One can either prepare your own mayonnaise or simply flavour store-bought mayonnaise with the additional ingredients to make a version of an ‘Aurore’ sauce. Although this is not strictly an Aurore sauce (the name is generally reserved for a warm sauce, such as béchamel, to which tomato paste is added) and should more correctly be called a Thousand Island Dressing or Seafood Sauce, such salad dressings would be too runny for this recipe where nice thick mayonnaise is needed to hold together the papaya and other ingredients. But the name, Aurore, which means ‘dawn’ in French, is so delightful we may be forgiven for referring to this as an Aurore Mayonnaise. Other ingredients that could work well in an Aurore Mayonnaise would be chilli or Tabasco, a splash of brandy or even a dollop of plain yoghurt, should one want to extend the sauce but reduce the oil for health reasons.
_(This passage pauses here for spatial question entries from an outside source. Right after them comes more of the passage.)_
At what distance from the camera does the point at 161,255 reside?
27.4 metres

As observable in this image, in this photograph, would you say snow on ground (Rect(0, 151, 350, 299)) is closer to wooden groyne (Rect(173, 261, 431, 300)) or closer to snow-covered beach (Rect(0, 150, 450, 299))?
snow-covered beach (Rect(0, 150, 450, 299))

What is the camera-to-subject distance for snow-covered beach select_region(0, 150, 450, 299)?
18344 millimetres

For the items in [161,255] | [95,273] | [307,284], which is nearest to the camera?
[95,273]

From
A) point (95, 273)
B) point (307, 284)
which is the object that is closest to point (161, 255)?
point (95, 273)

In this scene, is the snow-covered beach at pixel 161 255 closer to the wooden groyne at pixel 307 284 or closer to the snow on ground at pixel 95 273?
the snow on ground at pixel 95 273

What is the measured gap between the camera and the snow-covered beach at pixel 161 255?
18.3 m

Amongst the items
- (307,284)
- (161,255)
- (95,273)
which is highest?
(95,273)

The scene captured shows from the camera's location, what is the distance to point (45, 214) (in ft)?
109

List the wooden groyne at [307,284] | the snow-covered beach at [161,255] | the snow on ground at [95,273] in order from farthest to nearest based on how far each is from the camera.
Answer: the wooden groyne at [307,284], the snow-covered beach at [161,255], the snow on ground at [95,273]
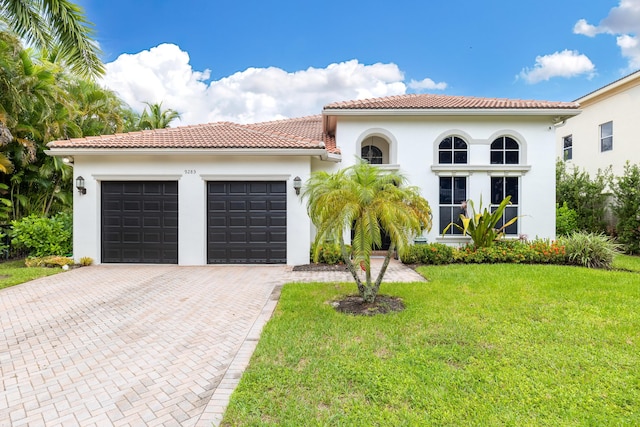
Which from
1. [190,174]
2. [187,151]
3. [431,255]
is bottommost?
[431,255]

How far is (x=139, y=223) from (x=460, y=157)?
12689mm

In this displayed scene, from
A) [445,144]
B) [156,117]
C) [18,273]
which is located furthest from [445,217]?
[156,117]

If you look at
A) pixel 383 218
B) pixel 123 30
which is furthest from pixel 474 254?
pixel 123 30

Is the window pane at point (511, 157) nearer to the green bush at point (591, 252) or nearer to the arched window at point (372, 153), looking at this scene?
the green bush at point (591, 252)

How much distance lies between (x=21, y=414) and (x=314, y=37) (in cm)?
1775

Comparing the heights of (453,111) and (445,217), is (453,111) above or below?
above

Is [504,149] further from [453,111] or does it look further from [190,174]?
[190,174]

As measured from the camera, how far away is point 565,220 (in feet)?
48.2

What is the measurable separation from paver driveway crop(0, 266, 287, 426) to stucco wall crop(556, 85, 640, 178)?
1901cm

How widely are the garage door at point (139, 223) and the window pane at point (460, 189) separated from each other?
1087 cm

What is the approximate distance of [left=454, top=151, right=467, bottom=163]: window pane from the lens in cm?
1272

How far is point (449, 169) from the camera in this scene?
12.4 meters

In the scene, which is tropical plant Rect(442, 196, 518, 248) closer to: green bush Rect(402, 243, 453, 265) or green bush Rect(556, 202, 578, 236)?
green bush Rect(402, 243, 453, 265)

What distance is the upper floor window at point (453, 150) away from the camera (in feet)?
41.7
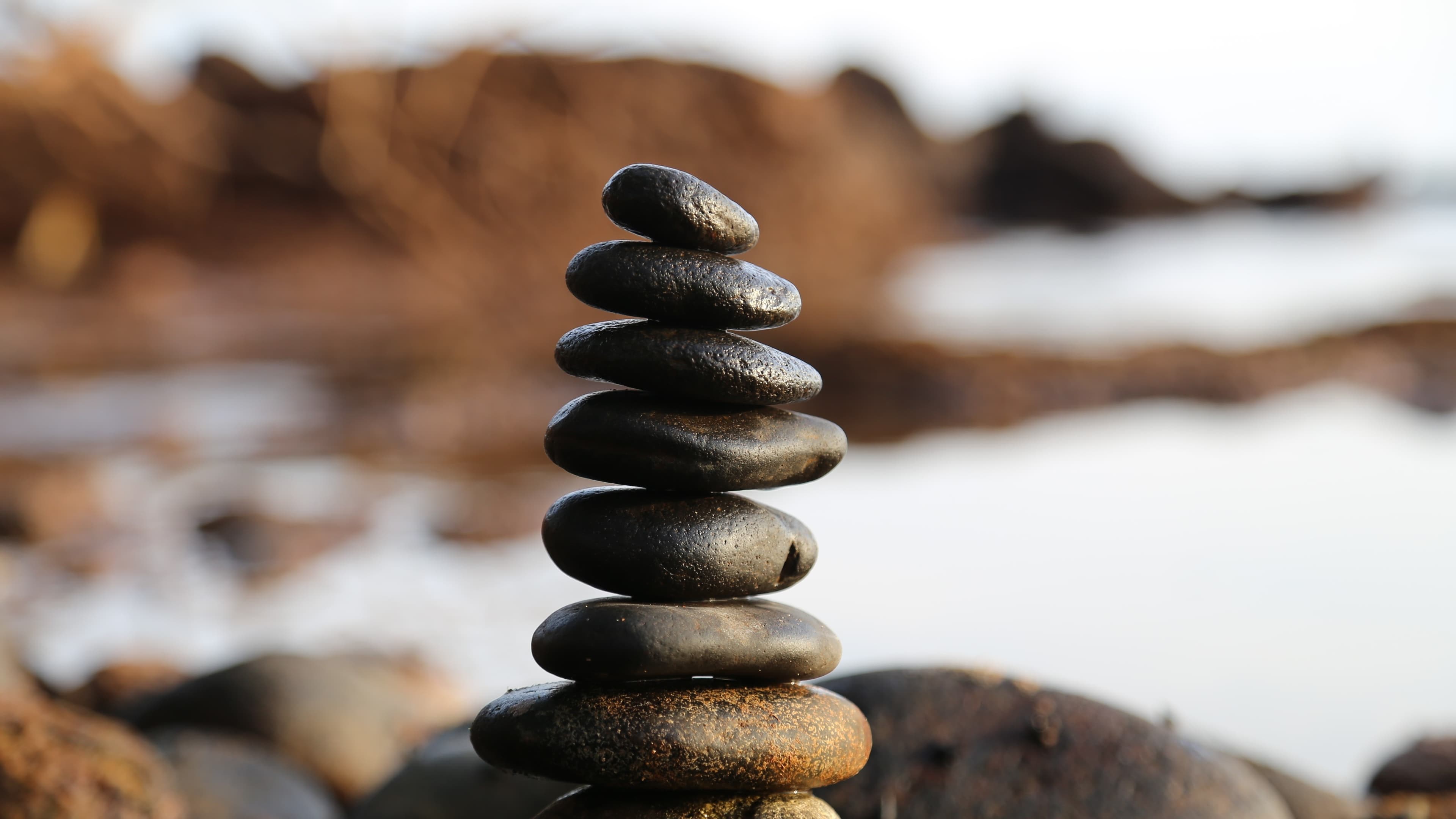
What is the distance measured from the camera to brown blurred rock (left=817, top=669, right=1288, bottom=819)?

Finally, feel free to replace the smoked trout for the more traditional classic poached prawns or shrimp, or even crayfish if you’re feeling flush – you can’t go wrong with any of these.
Ingredients for 4 to 6 people:
- 2 or 3 ripe avocado pears, skinned and cut in half
- ¼ to a ½ ripe papaya, cut into similar sized cubes
- Segments from 1 large pink grapefruit
- 2 fillets of smoked trout, flaked
- 2 stalks celery, finely sliced
- 1 carrot, cut into ribbons with a potato peeler
- A few stems of fresh parsley, finely chopped
- Rocket leaves
- Freshly ground black pepper
For the Aurore Mayonnaise:
- 30 ml (about ½ a medium lemon) juice and zest
- 7,5 ml (½ tablespoon) sugar
- 5 ml (1 teaspoon) salt
- 2,5 ml (½ teaspoon) freshly ground black pepper
- 7,5 ml (½ tablespoon) prepared mustard (any type)
- 1 whole egg
- 30 ml (2 tablespoons) good quality bottled tomato sauce
- 30 ml (2 tablespoons) ground smoked paprika
- 125 ml sunflower oil
For the mayonnaise, place all the ingredients except the oil into a jug blender (or the jug of a stick blender), and blend together.
Once a stable emulsion is achieved, drizzle in the oil to create a really thick, almost pulpy consistency.
Gently toss together as much or as little of the Avocado Ritz ingredients (apart from the avocado) with some of the mayonnaise and spoon artfully onto the avocado halves.
Decorate with more grapefruit segments, papaya cubes, flaked trout, rocket leaves, or simply grind over some fresh pepper.